> _Input material_
————

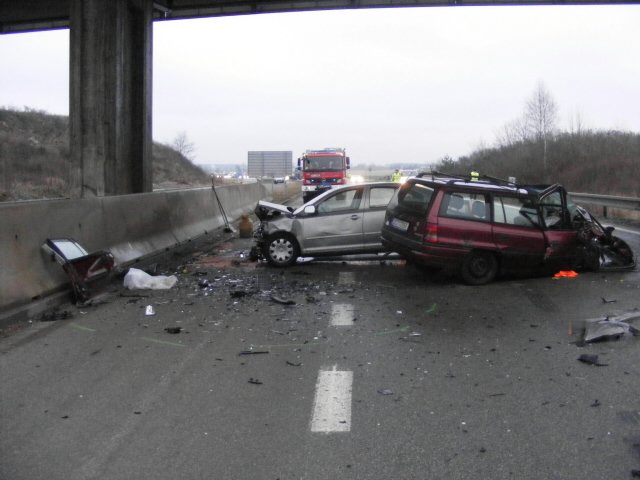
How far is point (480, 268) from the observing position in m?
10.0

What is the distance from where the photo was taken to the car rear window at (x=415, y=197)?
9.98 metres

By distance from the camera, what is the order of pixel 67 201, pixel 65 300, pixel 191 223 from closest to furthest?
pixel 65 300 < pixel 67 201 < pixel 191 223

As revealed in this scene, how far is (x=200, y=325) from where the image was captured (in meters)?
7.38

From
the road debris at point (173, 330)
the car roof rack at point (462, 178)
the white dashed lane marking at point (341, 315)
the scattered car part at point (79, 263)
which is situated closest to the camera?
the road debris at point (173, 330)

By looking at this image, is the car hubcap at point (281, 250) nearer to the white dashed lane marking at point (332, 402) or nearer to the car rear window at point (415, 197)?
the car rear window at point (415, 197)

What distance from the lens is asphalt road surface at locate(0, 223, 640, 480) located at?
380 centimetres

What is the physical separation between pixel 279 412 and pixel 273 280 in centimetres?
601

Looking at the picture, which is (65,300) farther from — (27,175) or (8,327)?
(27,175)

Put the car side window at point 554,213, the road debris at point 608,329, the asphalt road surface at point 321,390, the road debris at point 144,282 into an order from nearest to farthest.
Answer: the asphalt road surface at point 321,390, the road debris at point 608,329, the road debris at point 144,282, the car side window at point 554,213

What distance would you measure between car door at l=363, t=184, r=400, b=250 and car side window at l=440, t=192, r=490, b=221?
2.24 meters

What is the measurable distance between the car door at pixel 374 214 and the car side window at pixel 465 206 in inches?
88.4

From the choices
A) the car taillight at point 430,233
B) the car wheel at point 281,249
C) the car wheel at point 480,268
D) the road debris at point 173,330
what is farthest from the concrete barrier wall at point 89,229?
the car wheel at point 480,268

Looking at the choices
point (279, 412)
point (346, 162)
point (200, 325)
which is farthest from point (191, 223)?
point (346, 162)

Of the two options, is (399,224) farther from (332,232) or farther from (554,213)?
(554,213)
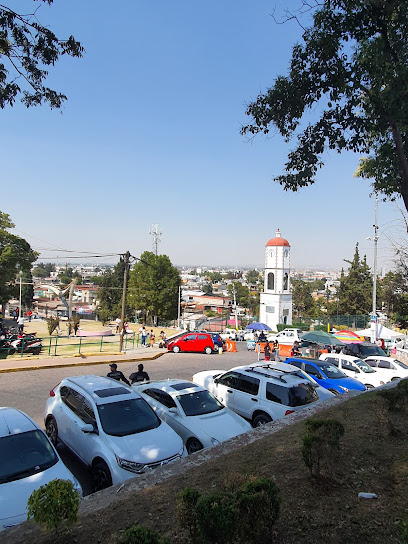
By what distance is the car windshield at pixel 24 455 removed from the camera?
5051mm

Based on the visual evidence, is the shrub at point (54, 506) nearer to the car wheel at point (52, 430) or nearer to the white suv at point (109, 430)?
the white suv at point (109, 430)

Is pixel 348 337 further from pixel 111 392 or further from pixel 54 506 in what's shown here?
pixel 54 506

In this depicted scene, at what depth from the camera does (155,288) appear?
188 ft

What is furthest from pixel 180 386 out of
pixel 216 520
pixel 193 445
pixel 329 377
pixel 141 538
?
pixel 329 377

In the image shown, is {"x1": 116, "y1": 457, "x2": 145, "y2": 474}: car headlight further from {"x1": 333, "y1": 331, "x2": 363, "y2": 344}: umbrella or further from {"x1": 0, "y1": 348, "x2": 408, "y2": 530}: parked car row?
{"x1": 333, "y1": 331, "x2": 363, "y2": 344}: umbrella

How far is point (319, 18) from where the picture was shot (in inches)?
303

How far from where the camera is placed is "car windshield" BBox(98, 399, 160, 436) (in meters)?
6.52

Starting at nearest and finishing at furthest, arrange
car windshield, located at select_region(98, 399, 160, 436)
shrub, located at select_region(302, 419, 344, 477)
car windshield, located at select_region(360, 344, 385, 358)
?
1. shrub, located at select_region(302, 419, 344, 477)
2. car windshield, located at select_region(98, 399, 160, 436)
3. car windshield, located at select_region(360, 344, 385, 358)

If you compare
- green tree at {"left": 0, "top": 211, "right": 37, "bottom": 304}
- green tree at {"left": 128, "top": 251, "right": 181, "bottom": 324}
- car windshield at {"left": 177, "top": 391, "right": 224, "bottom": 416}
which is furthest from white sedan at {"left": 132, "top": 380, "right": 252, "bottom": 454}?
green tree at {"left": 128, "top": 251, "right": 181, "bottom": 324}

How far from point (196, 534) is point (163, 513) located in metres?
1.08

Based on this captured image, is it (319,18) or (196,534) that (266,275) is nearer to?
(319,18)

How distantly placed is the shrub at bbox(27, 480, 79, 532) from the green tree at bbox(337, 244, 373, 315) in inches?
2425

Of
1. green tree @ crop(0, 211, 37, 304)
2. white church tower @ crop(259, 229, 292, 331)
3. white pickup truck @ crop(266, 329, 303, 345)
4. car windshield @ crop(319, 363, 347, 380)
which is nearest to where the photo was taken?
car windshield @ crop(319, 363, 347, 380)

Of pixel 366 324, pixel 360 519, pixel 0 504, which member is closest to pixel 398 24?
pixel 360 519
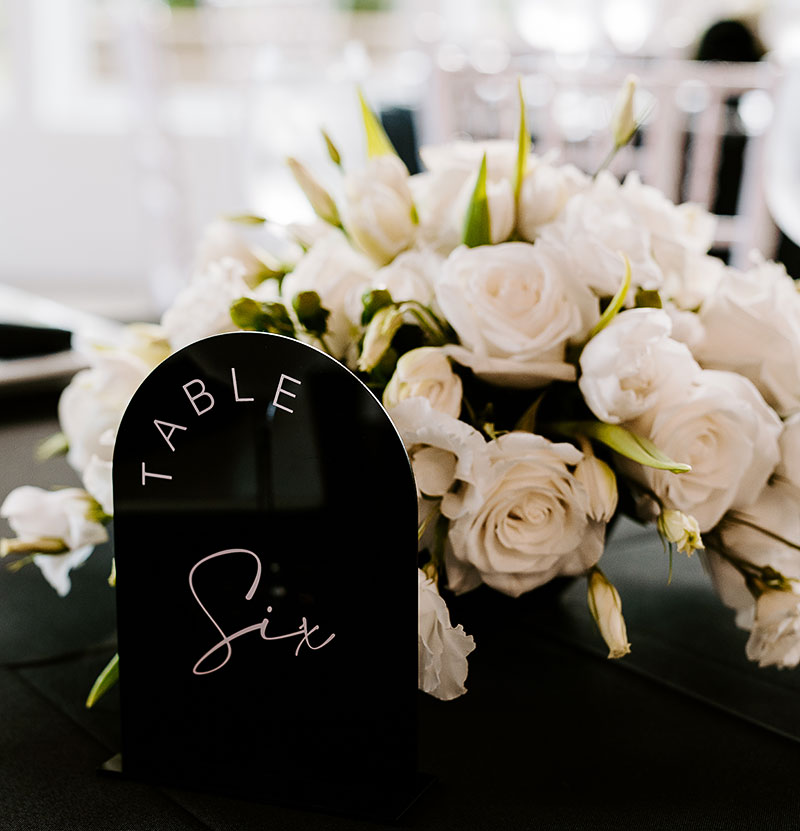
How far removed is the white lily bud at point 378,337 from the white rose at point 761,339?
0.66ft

————

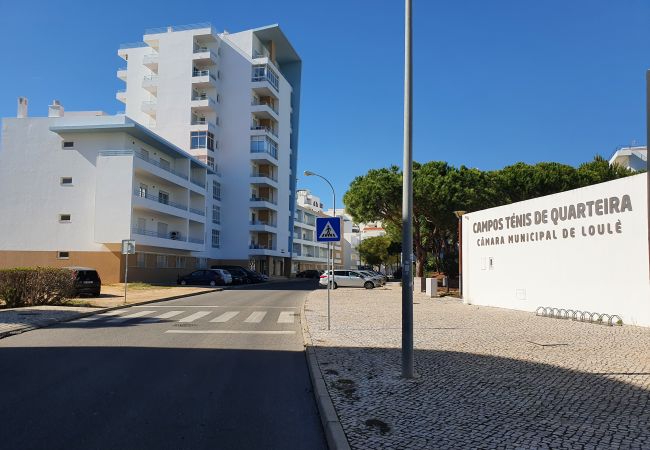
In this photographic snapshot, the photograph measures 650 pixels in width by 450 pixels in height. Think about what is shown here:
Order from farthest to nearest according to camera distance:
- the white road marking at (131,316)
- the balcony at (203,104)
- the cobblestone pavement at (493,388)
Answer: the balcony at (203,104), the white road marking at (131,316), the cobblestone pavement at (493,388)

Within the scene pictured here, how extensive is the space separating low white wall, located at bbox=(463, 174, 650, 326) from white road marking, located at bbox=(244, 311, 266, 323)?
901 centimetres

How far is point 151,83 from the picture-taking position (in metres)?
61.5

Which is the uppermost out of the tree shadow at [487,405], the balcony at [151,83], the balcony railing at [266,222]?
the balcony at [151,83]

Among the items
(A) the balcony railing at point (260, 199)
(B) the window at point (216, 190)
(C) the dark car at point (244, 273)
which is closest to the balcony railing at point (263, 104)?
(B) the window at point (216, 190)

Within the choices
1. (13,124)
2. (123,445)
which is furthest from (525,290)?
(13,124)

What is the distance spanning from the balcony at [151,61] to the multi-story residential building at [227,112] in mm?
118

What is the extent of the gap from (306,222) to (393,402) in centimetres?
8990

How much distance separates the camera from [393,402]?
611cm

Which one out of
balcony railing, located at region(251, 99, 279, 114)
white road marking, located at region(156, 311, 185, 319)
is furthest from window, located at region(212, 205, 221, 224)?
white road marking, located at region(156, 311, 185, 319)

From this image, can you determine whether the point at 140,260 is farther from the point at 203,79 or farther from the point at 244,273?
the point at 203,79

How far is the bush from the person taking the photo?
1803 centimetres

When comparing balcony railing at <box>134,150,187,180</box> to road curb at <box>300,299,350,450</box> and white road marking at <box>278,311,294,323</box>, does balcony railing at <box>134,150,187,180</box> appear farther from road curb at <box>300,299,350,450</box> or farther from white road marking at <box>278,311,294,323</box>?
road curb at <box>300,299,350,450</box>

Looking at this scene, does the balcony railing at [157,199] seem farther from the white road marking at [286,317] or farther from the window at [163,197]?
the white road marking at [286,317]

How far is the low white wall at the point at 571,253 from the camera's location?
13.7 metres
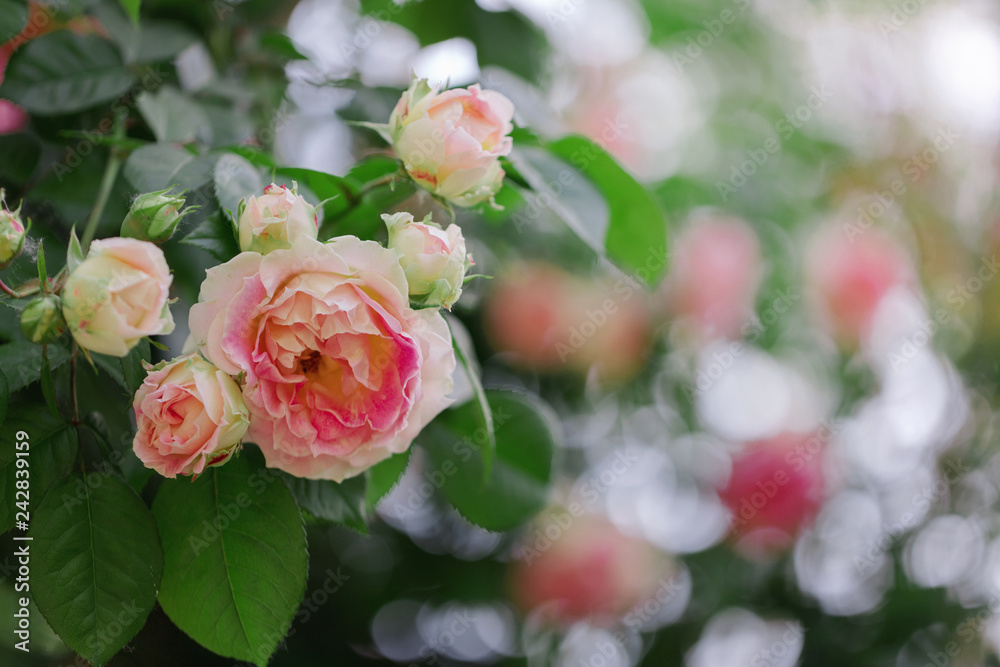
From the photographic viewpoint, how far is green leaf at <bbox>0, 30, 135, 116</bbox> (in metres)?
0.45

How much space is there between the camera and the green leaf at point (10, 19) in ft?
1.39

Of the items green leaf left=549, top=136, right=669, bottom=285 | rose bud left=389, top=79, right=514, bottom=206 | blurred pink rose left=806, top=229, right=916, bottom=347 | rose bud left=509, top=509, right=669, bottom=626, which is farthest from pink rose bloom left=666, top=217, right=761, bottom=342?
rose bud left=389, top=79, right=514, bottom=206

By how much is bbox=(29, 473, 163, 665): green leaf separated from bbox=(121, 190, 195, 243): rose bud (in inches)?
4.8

————

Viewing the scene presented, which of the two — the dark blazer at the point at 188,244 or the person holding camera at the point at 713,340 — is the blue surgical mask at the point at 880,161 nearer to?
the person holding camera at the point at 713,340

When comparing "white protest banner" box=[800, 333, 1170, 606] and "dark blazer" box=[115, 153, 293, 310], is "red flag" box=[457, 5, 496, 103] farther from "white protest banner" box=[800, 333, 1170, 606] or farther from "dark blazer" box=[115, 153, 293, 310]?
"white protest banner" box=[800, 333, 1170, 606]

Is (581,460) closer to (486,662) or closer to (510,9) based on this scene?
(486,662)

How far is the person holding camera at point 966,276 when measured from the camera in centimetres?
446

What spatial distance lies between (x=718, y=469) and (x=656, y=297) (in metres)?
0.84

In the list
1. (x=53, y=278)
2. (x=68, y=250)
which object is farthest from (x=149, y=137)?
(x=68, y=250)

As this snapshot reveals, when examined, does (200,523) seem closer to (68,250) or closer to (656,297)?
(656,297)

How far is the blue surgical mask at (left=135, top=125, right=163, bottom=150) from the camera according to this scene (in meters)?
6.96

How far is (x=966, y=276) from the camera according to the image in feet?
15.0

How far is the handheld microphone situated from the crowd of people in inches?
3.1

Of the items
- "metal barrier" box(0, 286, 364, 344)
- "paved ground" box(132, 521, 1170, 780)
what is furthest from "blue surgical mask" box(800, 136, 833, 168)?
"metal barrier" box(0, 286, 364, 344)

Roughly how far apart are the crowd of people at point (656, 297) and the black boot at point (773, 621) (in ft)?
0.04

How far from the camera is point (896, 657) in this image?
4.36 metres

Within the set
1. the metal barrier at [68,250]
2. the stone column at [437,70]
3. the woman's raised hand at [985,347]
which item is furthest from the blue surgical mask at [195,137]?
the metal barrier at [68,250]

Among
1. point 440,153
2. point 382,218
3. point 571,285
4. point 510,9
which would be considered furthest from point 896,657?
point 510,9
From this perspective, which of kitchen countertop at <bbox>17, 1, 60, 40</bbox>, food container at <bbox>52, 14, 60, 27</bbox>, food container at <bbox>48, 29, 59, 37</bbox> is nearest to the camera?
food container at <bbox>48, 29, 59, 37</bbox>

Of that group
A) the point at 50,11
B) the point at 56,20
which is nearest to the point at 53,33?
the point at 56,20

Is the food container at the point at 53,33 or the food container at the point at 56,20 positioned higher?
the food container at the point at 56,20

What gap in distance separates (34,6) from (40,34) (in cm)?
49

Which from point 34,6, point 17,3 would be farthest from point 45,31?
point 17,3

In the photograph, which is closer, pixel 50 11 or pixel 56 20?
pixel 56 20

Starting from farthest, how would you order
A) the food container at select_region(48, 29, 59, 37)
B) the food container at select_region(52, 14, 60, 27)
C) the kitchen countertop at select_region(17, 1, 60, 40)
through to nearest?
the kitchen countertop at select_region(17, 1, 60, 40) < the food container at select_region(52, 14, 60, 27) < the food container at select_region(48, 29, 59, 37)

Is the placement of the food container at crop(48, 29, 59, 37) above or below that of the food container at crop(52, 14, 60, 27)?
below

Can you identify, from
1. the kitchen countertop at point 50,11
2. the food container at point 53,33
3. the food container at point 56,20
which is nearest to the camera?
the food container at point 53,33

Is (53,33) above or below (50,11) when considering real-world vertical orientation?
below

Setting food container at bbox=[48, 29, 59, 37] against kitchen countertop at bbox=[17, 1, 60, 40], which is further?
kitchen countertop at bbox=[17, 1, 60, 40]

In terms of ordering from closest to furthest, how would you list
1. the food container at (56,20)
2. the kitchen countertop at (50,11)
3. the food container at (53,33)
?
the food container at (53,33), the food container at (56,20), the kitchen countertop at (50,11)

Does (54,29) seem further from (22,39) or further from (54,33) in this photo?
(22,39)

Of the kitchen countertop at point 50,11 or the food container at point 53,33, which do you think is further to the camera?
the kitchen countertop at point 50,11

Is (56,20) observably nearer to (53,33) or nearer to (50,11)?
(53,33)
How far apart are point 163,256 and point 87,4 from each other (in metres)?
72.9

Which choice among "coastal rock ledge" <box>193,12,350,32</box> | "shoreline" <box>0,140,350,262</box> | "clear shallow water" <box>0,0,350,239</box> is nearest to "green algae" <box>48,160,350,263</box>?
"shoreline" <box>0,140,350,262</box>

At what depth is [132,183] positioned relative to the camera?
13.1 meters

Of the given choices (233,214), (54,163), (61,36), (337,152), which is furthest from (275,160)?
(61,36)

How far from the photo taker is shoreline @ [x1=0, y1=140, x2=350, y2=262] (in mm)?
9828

————

> _Exercise prompt_
Retype the listing word for word, beginning at the line that contains "How far is point (480, 268)" and stopping after the line that contains "pixel 65 300 < pixel 67 201 < pixel 191 223".

> _Reply_
How far is point (480, 268) from the observing position in m?
10.0

What is the distance from where the photo was taken to the car rear window at (x=415, y=197)?
9.98 metres

By distance from the camera, what is the order of pixel 67 201, pixel 65 300, pixel 191 223 from closest to furthest?
pixel 65 300 < pixel 67 201 < pixel 191 223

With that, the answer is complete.